* **Given problem**: Copy every one of the entries below word for word, leaving nothing out and changing nothing.

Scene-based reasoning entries

--- begin ---

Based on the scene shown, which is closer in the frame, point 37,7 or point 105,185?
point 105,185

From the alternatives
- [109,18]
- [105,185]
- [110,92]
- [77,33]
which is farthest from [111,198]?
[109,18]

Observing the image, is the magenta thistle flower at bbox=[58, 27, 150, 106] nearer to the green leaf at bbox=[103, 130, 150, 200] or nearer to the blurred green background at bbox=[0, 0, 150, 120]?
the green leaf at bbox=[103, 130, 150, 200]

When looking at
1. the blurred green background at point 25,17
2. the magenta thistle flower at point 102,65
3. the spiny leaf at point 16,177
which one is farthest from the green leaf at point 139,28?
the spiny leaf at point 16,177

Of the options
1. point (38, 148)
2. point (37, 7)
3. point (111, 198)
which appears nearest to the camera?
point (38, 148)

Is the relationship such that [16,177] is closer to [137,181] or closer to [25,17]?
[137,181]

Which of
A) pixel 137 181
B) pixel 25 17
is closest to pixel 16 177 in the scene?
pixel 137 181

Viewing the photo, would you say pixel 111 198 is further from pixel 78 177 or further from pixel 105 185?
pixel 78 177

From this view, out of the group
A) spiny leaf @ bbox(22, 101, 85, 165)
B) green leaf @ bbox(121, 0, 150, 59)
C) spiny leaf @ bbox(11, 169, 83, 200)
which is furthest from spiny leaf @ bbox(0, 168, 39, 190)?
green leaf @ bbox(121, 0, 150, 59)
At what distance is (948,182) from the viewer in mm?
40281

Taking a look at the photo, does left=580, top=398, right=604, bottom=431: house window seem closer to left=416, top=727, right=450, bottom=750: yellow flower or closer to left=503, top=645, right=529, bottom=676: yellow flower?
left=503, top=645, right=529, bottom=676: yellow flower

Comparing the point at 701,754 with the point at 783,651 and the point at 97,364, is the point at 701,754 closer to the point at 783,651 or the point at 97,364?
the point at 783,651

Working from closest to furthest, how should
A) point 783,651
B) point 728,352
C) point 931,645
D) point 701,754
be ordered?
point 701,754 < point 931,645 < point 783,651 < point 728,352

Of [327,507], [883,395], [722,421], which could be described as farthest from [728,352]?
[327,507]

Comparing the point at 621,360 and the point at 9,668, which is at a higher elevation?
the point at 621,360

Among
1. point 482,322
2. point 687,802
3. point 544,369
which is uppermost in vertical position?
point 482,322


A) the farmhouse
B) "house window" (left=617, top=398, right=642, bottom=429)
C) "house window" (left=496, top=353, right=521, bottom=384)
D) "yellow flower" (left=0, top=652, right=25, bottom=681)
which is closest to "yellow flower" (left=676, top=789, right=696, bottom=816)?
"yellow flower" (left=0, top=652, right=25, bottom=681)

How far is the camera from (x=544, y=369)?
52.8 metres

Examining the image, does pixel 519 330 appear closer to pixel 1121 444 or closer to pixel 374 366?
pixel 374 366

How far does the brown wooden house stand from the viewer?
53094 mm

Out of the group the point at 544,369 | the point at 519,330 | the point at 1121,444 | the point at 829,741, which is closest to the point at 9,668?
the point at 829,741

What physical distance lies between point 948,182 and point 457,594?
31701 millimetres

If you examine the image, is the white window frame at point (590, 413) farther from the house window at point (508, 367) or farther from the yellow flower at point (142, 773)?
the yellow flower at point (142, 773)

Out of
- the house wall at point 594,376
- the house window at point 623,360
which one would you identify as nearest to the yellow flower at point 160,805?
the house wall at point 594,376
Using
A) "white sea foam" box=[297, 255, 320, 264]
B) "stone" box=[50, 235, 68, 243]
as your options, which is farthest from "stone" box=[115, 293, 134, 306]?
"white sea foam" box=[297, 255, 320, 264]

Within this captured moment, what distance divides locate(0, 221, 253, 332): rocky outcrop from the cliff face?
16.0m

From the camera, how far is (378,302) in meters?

--- end ---

* **Right answer**:
Based on the scene shown, which is closer in the frame, point 37,7 or point 105,185?
point 105,185

From the alternatives
- [109,18]
- [105,185]
- [110,92]
- [77,33]
which is farthest from [111,198]?
[109,18]

Observing the image, is the magenta thistle flower at bbox=[58, 27, 150, 106] nearer to the green leaf at bbox=[103, 130, 150, 200] or nearer to the blurred green background at bbox=[0, 0, 150, 120]?
the green leaf at bbox=[103, 130, 150, 200]

When looking at
1. the blurred green background at point 25,17
2. the magenta thistle flower at point 102,65
3. the spiny leaf at point 16,177
which one is farthest from the green leaf at point 139,28?
the spiny leaf at point 16,177

Of the options
1. point (38, 148)
2. point (37, 7)
3. point (111, 198)
which appears nearest to the camera?
point (38, 148)

Is the relationship such that [16,177] is closer to [137,181] or closer to [25,17]?
[137,181]

Which of
A) pixel 137 181
B) pixel 25 17
is closest to pixel 16 177 in the scene?
pixel 137 181

Viewing the photo, would you say pixel 111 198 is further from pixel 78 177 or further from pixel 105 185?
pixel 78 177

From this view, out of the group
A) spiny leaf @ bbox(22, 101, 85, 165)
B) green leaf @ bbox(121, 0, 150, 59)
C) spiny leaf @ bbox(11, 169, 83, 200)
which is furthest from spiny leaf @ bbox(0, 168, 39, 190)?
green leaf @ bbox(121, 0, 150, 59)
At what distance is (948,182) from the viewer in mm?
40281

Taking a look at the photo, does left=580, top=398, right=604, bottom=431: house window seem closer to left=416, top=727, right=450, bottom=750: yellow flower or closer to left=503, top=645, right=529, bottom=676: yellow flower?
left=503, top=645, right=529, bottom=676: yellow flower

Comparing the point at 701,754 with the point at 783,651 and the point at 97,364, is the point at 701,754 closer to the point at 783,651 or the point at 97,364?
the point at 783,651

Working from closest to furthest, how should
A) point 783,651
B) point 728,352
C) point 931,645
D) point 701,754
be ordered?
point 701,754 < point 931,645 < point 783,651 < point 728,352

Of [327,507], [883,395], [722,421], which could be described as farthest from [728,352]?
[327,507]

Comparing the point at 621,360 and the point at 9,668, which is at a higher elevation?
the point at 621,360

Among
1. point 482,322
2. point 687,802
3. point 544,369
which is uppermost in vertical position?
point 482,322


A) the farmhouse
B) "house window" (left=617, top=398, right=642, bottom=429)
C) "house window" (left=496, top=353, right=521, bottom=384)
D) "yellow flower" (left=0, top=652, right=25, bottom=681)
which is closest to "yellow flower" (left=676, top=789, right=696, bottom=816)?
"yellow flower" (left=0, top=652, right=25, bottom=681)

How far is the camera from (x=544, y=369)?
52.8 metres

Examining the image, does pixel 519 330 appear closer to pixel 1121 444 or closer to pixel 374 366?
pixel 374 366

How far does the brown wooden house stand from the viewer?
53094 mm

Out of the group the point at 544,369 | the point at 519,330 | the point at 1121,444 | the point at 829,741, which is closest to the point at 9,668?
the point at 829,741

What physical distance lies between point 948,182 and point 457,594?
31701 millimetres

If you examine the image, is the white window frame at point (590, 413) farther from the house window at point (508, 367) or farther from the yellow flower at point (142, 773)?
the yellow flower at point (142, 773)

Out of
- the house wall at point 594,376
- the house window at point 623,360
which one would you identify as nearest to the yellow flower at point 160,805?
the house wall at point 594,376
Using
A) "white sea foam" box=[297, 255, 320, 264]
B) "stone" box=[50, 235, 68, 243]
as your options, which is farthest from "stone" box=[115, 293, 134, 306]?
"white sea foam" box=[297, 255, 320, 264]

Within this captured moment, what distance divides locate(0, 221, 253, 332): rocky outcrop from the cliff face?
16.0m

From the camera, how far is (378,302) in meters?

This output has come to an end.